Patient has a urine culture with no more than two species of organism identified, at least one of which is of bacterium of ≥ 105 CFU/mL [9].
Epidemiology
Central line–associated bloodstream infections (CLABSI) remain the first most common HAI [10–12] and the second most common is ventilator-associated pneumonia (VAP) [13]. The incidence of CLABSIs varied from 0.5 to 4.0 per 1000 catheter days in developed countries and 14–15 per 1000 catheter days in developing countries [12]. CLABSI among the HAIs carries a significant mortality risk of around 12–25% and morbidity in the form of longer duration of PICU stay [12]. VAP accounts for up to 20% of HAIs in different pediatric series and has a rate of 2.9–21.6 per 1000 ventilator days [14]. The incidence of VAP ranged from 17.5 to 32.5% in various Indian studies [15]. The mortality of VAP in pediatrics ranges from 21 to 42% in India [14]. Risk of CAUTI occurs at a rate of 3–10% per day of catheterization, and the incidence approaches 100% within 30 hospital days [9].
Nearly 40–80% of CLABSIs are caused by gram-positive organisms such as coagulase-negative staphylococci, Staphylococcus aureus, etc.; the other gram-negative organisms and candida constitute the rest [16, 17]. Pseudomonas is commonly seen in severe illnesses, neutropenia, or prior colonization as in cystic fibrosis. Candida is particularly associated with femoral catheterization, total parenteral nutrition (TPN), prolonged administration of broad-spectrum antibiotics, hematological malignancies, and solid organ or hematopoietic stem cell transplantation [12, 16]. Common pathogens responsible for VAP are aerobic gram-negative bacilli (45–100%) such as Acinetobacter sp., E. coli, etc. [18]. In Indian PICUs, Acinetobacter spp. is an emerging pathogen. Among gram-positive organisms, MRSA is the major pathogen [19]. Organisms causing CAUTI are more resistant to antibiotics, and 3% of CAUTI patients are at risk of developing bacteremia. A patient who develops complicated CAUTI has an increased risk for hypertension and end-stage renal disease in later life. A National Healthcare Safety Network (NHSN) review listed that uropathogenic E. coli (UPEC) accounts for 23.9% of cases of CAUTI, followed by Candida sp. (17.8%), Enterococcus sp. (13.8%), and Pseudomonas aeruginosa (10.3%) [9]. According to the CDC’s 2018 data [6], surgical site infection accounts for 11% of ICU deaths [6]. The rate of SSI depends on the type of surgery, such as 2.1, 3.3, 6.4, and 7.1 for every 1000 operations for clean, clean-contaminated, contaminated, and dirty surgery, respectively. The proportion of MRSA in SSI is increasing, from 12% to 2000 to 43.7% in 2010 [6].
Risk Factors
There are several factors that increase the incidence of HAIs. These factors are mostly modifiable and seldom nonmodifiable; if precautions are taken accordingly, the rate of HAIs can be reduced, which is shown in Table 1.
Pathogenesis
Nontunneled catheters are the most commonly used catheters, which are inserted percutaneously and account for most CLABSIs. There are three main routes of contamination of the central line: skin migration of organisms along the external surface of the catheter into the bloodstream; hematogenous route from pre-existing infection or other sources such as VAP, CAUTI, etc.; and contaminated infusate [12, 17].
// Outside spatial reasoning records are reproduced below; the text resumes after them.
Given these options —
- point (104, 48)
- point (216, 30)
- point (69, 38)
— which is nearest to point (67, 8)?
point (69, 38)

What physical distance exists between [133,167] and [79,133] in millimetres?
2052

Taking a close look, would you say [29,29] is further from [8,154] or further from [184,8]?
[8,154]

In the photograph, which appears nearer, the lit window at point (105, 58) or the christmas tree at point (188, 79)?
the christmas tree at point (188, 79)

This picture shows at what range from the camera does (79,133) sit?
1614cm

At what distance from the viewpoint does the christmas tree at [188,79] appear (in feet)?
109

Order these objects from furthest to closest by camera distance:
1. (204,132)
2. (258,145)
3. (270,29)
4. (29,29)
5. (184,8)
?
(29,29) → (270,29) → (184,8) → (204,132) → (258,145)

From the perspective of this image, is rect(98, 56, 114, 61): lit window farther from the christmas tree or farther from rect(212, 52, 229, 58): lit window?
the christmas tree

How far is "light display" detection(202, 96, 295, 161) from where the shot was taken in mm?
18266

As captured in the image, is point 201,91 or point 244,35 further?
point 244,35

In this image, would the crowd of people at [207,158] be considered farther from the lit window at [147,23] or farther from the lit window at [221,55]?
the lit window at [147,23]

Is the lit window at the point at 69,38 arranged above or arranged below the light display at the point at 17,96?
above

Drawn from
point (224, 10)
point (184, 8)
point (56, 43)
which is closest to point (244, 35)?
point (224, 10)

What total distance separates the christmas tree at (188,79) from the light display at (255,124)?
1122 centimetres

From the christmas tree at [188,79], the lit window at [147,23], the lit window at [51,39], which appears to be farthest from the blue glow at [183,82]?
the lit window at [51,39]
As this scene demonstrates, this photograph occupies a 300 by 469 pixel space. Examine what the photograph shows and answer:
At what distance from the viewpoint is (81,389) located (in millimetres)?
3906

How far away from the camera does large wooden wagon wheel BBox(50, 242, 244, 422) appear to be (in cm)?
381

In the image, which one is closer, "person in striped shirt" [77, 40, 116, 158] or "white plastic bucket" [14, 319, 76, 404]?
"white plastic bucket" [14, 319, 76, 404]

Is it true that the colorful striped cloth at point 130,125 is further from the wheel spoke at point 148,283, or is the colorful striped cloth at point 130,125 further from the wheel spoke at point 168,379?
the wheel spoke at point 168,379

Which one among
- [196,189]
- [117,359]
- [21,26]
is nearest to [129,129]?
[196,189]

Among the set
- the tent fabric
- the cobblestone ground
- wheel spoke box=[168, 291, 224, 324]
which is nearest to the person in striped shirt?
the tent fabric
Intubation and mechanical ventilation increase the risk of VAP by 6–21-fold [18]. Intubation causes a breach in the natural barrier between the oropharynx and trachea, and facilitates microaspiration of oropharyngeal secretions containing colonized pathogens through the leakage of secretions around the endotracheal tube. Biofilm formation in the endotracheal tube makes it difficult to eradicate the organism. Other infrequent modes of entry are through inhalation or direct inoculation, macroaspiration from the stomach and hematogenous spread from other sites.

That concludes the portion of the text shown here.